そのため、脳卒中で脳に障害が残ると、麻痺の症状は半身だけに現れます。脳卒中の後遺症では、顔から下の身体全体で、左右のどちらかに麻痺の症状が見られるのが特徴的です。ただ、脳卒中の起きた部分によって、片腕だけに麻痺がある場合と、顔も含めて片半身全体に麻痺が見られる事があります。
身体を動かしている運動中枢は大脳にあり、ここで脳卒中が起こると運動障害や麻痺、軽症であればしびれが残るといった症状が見られます。また、麻痺とは反対に、自分の意志とは無関係に、勝手に身体の一部が動いてしまうといった、運動障害の後遺症もあります。
よく脳卒中で見られるのは、麻痺していない方を動かそうとしているのに、麻痺している方が動くといった症状です。脳卒中による麻痺の症状は、程度によってはリハビリで日常生活に支障がないほどに回復できる場合もあります。
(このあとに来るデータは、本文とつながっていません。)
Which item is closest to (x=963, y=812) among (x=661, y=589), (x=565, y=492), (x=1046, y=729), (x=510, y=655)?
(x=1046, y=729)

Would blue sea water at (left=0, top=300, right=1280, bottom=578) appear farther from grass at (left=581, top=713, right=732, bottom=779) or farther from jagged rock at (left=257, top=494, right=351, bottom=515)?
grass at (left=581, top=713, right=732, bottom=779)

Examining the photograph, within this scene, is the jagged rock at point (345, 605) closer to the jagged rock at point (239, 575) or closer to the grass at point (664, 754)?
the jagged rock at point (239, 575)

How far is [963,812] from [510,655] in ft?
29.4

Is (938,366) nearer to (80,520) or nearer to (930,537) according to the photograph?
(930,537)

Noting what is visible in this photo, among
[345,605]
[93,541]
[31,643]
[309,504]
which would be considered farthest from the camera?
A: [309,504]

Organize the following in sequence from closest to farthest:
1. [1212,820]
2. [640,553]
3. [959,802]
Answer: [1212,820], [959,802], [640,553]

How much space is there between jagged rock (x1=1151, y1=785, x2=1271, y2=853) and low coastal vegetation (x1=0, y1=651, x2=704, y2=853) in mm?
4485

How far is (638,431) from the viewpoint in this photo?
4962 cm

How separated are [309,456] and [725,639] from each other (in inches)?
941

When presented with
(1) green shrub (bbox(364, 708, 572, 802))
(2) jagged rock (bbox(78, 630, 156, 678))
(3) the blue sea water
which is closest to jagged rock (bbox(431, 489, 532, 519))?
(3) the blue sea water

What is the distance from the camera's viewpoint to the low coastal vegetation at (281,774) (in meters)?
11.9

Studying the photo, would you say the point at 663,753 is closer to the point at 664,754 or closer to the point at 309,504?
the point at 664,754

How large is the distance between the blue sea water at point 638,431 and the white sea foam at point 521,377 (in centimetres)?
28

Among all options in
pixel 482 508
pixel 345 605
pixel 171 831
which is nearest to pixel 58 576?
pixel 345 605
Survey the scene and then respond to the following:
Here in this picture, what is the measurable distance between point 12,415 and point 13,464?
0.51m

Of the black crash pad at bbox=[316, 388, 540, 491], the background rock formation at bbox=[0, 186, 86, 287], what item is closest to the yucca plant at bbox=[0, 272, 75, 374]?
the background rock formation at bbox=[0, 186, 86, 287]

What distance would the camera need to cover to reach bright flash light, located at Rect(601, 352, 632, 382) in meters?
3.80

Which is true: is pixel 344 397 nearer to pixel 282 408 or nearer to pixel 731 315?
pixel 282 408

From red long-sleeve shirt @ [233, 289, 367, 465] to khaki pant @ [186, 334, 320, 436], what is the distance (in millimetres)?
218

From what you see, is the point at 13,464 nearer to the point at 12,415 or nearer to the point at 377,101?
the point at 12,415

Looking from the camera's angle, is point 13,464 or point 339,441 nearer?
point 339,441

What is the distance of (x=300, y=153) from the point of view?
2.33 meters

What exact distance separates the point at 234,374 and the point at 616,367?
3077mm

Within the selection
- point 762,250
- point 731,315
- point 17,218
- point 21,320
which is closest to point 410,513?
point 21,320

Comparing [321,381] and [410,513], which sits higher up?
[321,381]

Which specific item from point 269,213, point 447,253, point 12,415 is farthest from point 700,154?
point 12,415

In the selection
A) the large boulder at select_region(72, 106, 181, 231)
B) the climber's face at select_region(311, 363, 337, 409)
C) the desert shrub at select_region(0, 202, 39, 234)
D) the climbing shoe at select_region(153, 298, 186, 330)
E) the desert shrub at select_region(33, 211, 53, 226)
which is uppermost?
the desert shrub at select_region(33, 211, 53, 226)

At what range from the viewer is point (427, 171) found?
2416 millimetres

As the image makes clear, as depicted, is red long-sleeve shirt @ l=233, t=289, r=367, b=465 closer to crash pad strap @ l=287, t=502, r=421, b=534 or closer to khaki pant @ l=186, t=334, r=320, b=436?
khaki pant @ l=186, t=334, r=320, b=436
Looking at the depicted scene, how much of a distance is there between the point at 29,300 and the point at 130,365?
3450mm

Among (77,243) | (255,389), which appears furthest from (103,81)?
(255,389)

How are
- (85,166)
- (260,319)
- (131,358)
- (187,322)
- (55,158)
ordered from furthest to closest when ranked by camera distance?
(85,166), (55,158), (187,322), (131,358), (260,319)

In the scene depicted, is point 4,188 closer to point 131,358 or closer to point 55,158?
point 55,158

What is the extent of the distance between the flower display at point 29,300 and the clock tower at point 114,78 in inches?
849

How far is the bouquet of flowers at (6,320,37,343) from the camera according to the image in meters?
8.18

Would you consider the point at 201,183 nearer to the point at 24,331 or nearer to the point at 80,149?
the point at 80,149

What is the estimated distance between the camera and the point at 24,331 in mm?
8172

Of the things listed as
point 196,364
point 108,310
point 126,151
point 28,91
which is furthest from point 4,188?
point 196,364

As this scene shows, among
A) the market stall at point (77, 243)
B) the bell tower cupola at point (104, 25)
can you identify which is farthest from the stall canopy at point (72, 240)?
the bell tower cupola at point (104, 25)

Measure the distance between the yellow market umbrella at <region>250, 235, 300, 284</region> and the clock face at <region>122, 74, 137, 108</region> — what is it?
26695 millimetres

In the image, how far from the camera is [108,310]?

ただ、多くの場合は、脳の細胞は一度死んでしまうと再生しないので、麻痺が残ってしまいます。
部分的な麻痺の場合は、寝たきりになる事はないので、それ以上症状が悪化しないように現状を維持し、残された機能で上手く生活していく必要があります。脳卒中で麻痺が残ったとして、動かないようになると、他の機能も衰えてしまうので、あきらめないことが重要です。